児童虐待死事件が後を絶たない。

 鹿児島県出水市で4歳の女児が母親の交際相手に頭を殴られて死亡した事件(2019年8月)。千葉県野田市で小学4年生の女児が父親の暴行を受けて死亡した事件(19年1月)。東京都目黒区で5歳の女児が死亡した事件(18年3月)では、この9月の公判で母親が夫のDVを恐れていたことが明らかになりつつある。

 近年こうした事件のたびに問題になるのは児童相談所の対応である。だがその前に、児童虐待事件はなぜ起きるのか。杉山春『児童虐待から考える』の副題は「社会は家族に何を強いてきたか」。著者は虐待事件を長く取材してきたルポライター。<虐待死をさせる親たちは、詳しく目を凝らせば、「極悪人」というよりも、社会の様々な支援から遠ざかった不遇な人たちだ>。それがこの本のとりあえずの結論である。

 まず取り上げられるのは14年5月、神奈川県厚木市のアパートで白骨化した子どもの遺体が発見された事件である。5歳で死亡したとみられる男児で、父親が保護責任者遺棄致死の疑いで逮捕された。母親が家を出てから2年間、父親はひとりで子どもの面倒をみてきたが、知的なハンディキャップがあり、証言は二転三転、記憶は曖昧。裁判でその点は考慮されなかった。大阪市で3歳と1歳の姉弟が50日間放置されて死亡した事件(10年7月)では風俗店で働く23歳の母親に非難が集まったが、彼女は幼い頃、実母のネグレクトを受けて育った。虐待する親には子ども時代にネグレクトや暴行を受けた人が目立つ。ある専門家は、子どもを虐待死させてしまった親は<100パーセント虐待を受けて育っているという>。
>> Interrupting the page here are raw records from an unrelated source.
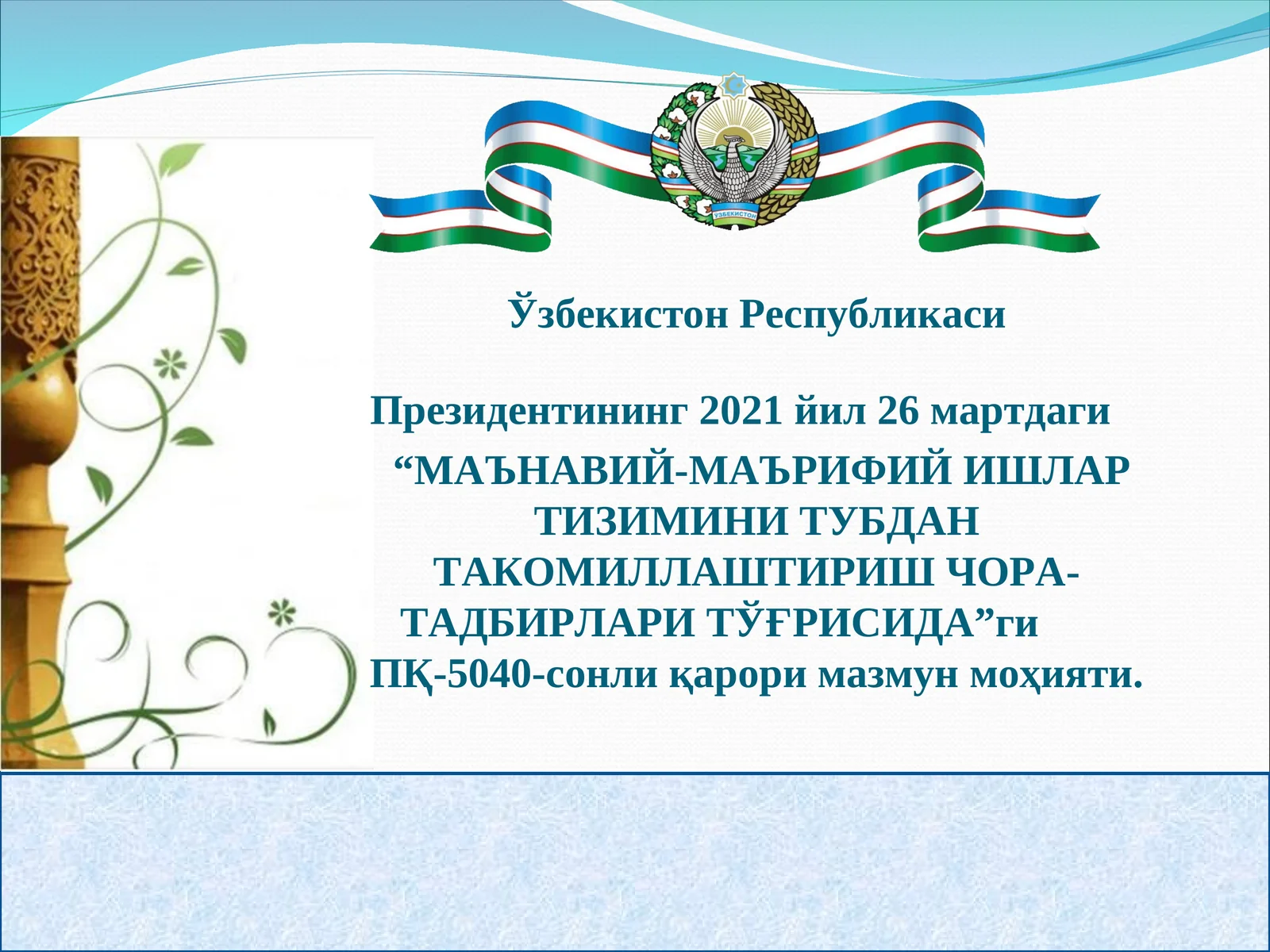 ЎЗБЕКИСТОН

Ўзбекистон Республикаси

Президентининг 2021 йил 26 мартдаги “МАЪНАВИЙ-МАЪРИФИЙ ИШЛАР ТИЗИМИНИ ТУБДАН ТАКОМИЛЛАШТИРИШ ЧОРА-ТАДБИРЛАРИ ТЎҒРИСИДА”ги ПҚ-5040-сонли қарори мазмун моҳияти.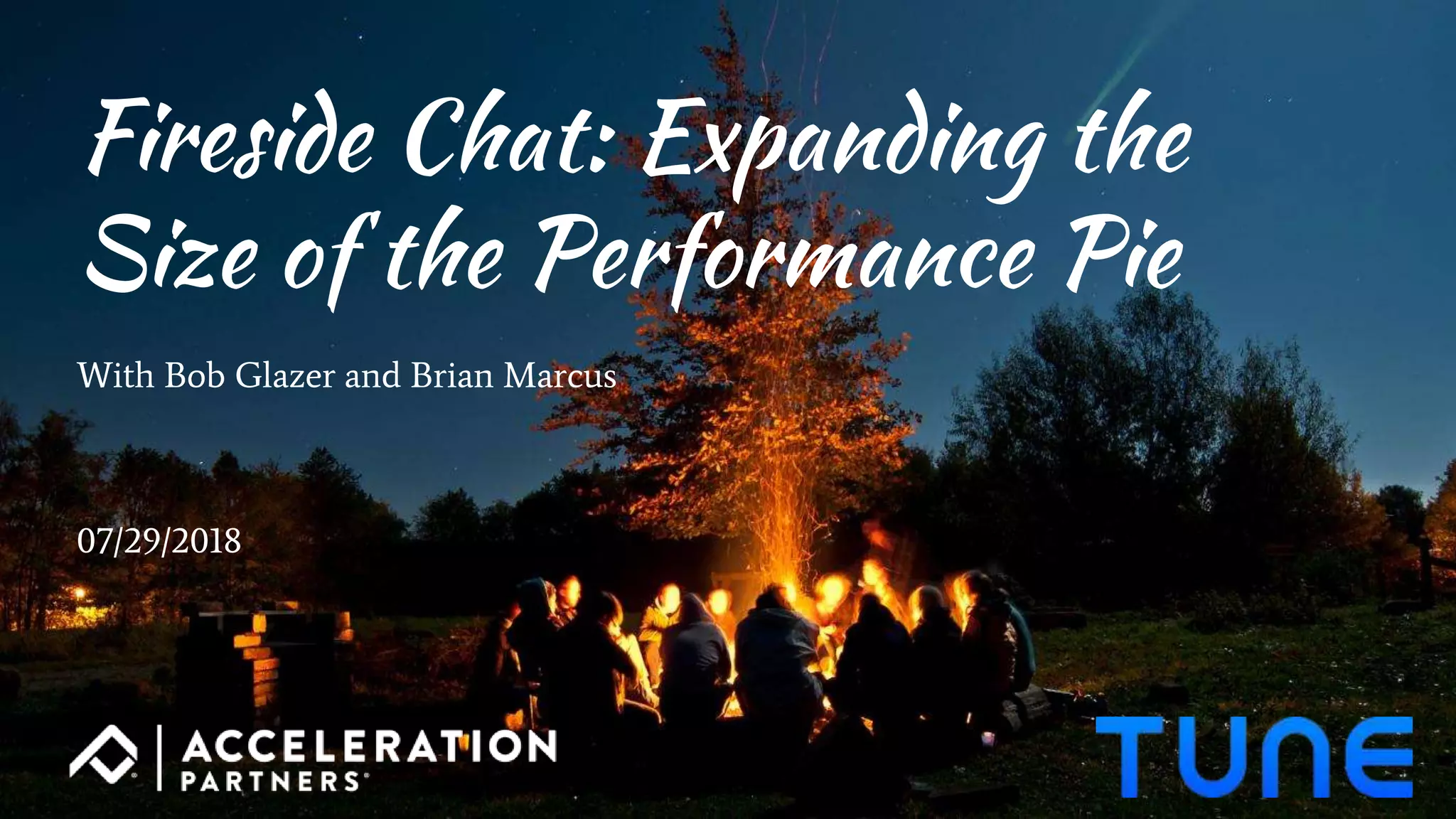 Fireside Chat: Expanding the Size of the Performance Pie

With Bob Glazer and Brian Marcus

07/29/2018

ACCELERATION PARTNERS

TUNE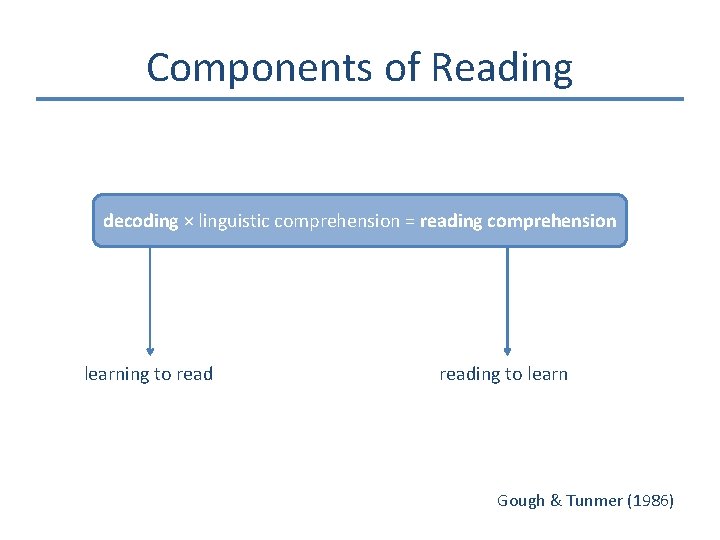 Components of Reading

decoding × linguistic comprehension = reading comprehension

learning to read

reading to learn

Gough & Tunmer (1986)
<子どもを虐待する親たちは、まるで難民のようだ>と著者は書く。支援の制度はあるのに頼らない。孤立し、それでも家族にこだわり、社会との回路を絶つ。本質的な問題へのアプローチを試みた本。<弱さを抱えた人間が支援を求めないということで、その個人に責任を帰すことは妥当なのか>という問いはあまりにも重い。